DOCUMENT TEXT |
Saturday 6 May 2017

A parasite on the system


It was only towards the end of the scrappy and sometimes verbally violent televised debate between Marine Le Pen and Emmanuel Macron on Wednesday evening that Macron came up with what was for me the punch line. Addressing his opponent directly across the table, Macron said accusingly: “You are a co-production of the system you denounce. You feed on it. You are its parasite.”  The TV producer refrained, perhaps deliberately, from showing Le Pen’s reaction. Viewers and listeners heard only one word, “classe”  (“classy”) that was nevertheless enough to prove that the punch had hurt and that she was reeling from the attack.



It is important to realise why. For the first time that I can remember, a candidate for the presidency, or any mainstream politician in France for that matter, was making a clear distinction between Marine le Pen’s party, the Front National, and her voters. Macron drove home the point by making it clear that he has the greatest respect for those who vote for her and reserved his contempt only for her party. A big change in tone at the very least, because what has happened in every election since 2002 is that mainstream political leaders, from the left and the right, have consistently called for a “republican front” to “stop the Front National from winning power”. In doing so, they have unwittingly conveyed the message to the voters concerned that they were behaving like naughty children who didn’t deserve to be given a hearing. The naughty children have reacted accordingly. The combined 40% of votes polled by Le Pen and Mélenchon, at the two extremes of the political spectrum, on April 23, has at last made it clear that their feelings can no longer be ignored. A politician from the U.K Labour party, quoted on the BBC this morning after her party’s defeat in Thursday’s local elections, encapsulated the idea nicely when she said:  “it’s about time we stopped telling people what they ought to think and start listening to what they really care about.”

SOURCE EXCERPT |
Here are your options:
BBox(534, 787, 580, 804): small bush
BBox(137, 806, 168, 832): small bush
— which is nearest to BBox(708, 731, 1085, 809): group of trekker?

TO BE DONE |
In the post about the Le Pen–Macron debate, what combined share of the vote did Le Pen and Mélenchon poll on April 23?

RESPONSE TO THE EXERCISE |
40%